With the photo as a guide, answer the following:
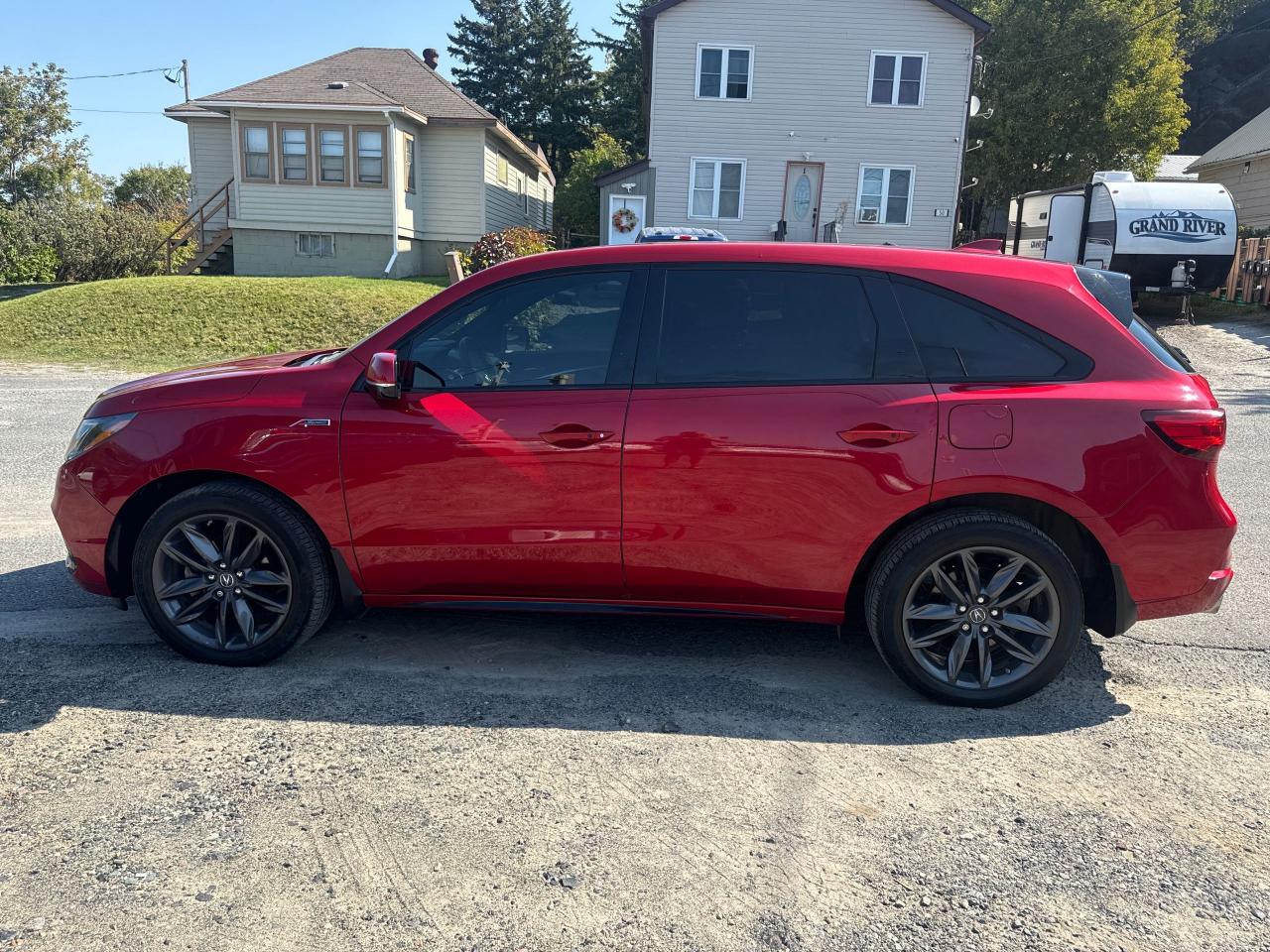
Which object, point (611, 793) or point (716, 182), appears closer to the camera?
point (611, 793)

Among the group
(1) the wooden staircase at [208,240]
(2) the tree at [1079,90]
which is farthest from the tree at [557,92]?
(1) the wooden staircase at [208,240]

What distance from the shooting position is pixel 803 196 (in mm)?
25438

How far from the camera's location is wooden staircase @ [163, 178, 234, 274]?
26.2 m

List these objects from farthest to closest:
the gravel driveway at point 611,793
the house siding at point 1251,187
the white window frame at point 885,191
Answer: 1. the house siding at point 1251,187
2. the white window frame at point 885,191
3. the gravel driveway at point 611,793

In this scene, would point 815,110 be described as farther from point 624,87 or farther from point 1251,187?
point 624,87

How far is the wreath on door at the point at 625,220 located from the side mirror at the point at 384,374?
22.4m

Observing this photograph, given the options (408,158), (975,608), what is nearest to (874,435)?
(975,608)

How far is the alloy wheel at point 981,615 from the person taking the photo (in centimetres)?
365

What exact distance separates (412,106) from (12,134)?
25919mm

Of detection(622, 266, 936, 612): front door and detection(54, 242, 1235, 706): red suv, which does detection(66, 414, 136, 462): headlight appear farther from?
detection(622, 266, 936, 612): front door

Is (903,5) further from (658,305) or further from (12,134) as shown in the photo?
(12,134)

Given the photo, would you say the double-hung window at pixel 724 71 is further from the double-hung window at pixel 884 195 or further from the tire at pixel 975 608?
the tire at pixel 975 608

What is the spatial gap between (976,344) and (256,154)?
2589 cm

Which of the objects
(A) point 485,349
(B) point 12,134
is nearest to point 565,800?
(A) point 485,349
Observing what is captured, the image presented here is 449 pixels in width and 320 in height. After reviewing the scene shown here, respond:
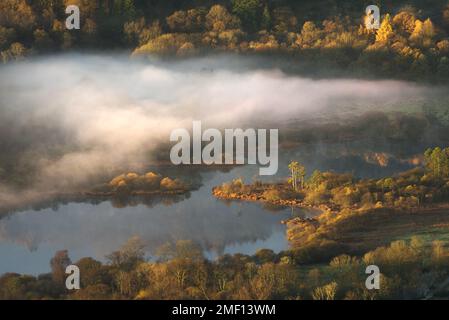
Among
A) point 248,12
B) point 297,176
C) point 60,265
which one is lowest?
point 60,265

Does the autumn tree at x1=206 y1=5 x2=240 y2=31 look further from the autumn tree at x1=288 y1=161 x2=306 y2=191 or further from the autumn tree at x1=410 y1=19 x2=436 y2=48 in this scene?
the autumn tree at x1=288 y1=161 x2=306 y2=191

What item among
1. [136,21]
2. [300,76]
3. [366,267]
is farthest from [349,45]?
[366,267]

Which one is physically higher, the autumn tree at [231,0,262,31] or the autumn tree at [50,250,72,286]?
the autumn tree at [231,0,262,31]

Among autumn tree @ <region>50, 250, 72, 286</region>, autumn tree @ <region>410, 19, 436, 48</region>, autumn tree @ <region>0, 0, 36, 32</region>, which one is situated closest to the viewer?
autumn tree @ <region>50, 250, 72, 286</region>

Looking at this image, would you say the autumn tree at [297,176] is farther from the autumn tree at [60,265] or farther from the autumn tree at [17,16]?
the autumn tree at [17,16]

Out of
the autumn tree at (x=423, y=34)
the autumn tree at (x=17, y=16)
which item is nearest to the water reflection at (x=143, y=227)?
the autumn tree at (x=17, y=16)

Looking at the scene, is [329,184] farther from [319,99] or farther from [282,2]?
[282,2]

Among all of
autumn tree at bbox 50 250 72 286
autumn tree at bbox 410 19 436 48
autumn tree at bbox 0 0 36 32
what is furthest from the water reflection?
autumn tree at bbox 410 19 436 48

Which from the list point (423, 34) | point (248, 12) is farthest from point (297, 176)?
point (423, 34)

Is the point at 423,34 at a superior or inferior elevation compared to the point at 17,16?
superior

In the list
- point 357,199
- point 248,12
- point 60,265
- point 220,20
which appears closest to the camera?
point 60,265

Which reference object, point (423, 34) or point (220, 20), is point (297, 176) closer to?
point (220, 20)
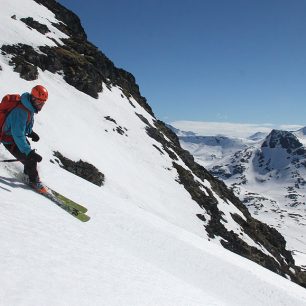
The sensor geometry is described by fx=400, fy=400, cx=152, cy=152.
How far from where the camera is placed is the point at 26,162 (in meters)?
11.3

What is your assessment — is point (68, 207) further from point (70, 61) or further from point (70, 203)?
point (70, 61)

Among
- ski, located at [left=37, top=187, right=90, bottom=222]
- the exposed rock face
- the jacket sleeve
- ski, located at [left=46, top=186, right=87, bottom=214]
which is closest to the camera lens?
the jacket sleeve

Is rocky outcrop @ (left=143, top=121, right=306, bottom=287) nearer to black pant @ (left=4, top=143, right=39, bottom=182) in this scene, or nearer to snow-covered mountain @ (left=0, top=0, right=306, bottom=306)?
snow-covered mountain @ (left=0, top=0, right=306, bottom=306)

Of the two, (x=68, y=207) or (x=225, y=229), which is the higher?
(x=225, y=229)

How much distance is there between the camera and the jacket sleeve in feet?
35.3

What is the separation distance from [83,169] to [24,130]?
28.4m

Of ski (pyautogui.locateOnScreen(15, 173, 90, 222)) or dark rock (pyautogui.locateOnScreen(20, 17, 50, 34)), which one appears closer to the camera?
ski (pyautogui.locateOnScreen(15, 173, 90, 222))

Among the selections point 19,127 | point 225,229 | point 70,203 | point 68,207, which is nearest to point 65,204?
point 68,207

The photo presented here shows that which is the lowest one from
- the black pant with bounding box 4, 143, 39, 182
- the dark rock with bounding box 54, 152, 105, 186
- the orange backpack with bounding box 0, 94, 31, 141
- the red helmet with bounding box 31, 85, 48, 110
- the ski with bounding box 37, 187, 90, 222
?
the ski with bounding box 37, 187, 90, 222

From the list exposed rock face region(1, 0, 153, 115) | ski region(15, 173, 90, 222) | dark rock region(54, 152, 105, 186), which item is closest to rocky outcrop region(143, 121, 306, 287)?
exposed rock face region(1, 0, 153, 115)

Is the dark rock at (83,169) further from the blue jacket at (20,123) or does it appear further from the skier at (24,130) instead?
the blue jacket at (20,123)

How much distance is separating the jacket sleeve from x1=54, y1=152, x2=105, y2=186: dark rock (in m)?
26.5

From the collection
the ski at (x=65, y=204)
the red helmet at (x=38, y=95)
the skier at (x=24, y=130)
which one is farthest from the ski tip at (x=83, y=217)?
the red helmet at (x=38, y=95)

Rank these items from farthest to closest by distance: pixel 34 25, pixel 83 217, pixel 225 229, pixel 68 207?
pixel 34 25
pixel 225 229
pixel 83 217
pixel 68 207
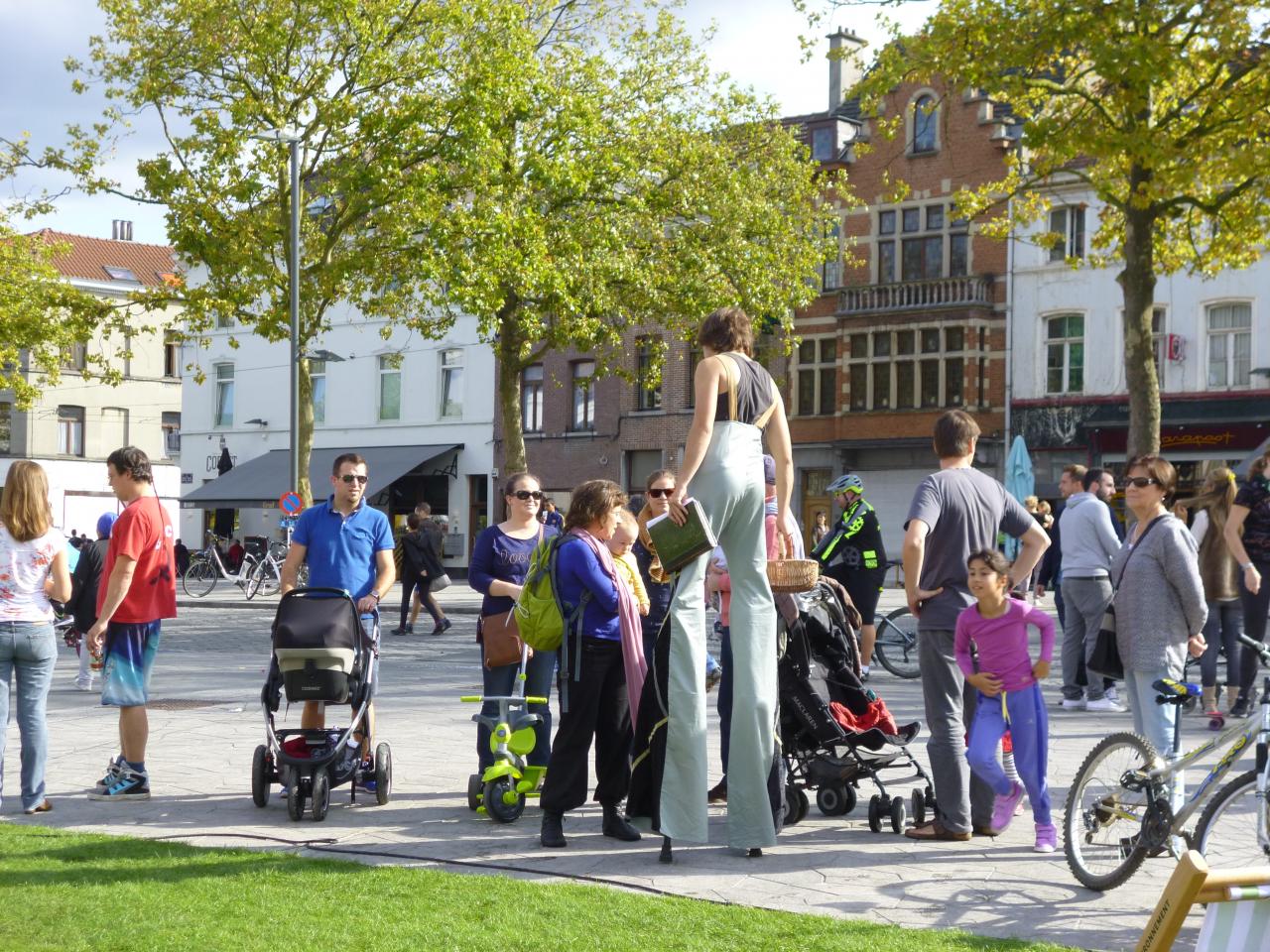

EXERCISE DIRECTIONS: Count the lines in the material above that contain the word "between", and reply with the number alone.

RESULT OF THE TASK: 2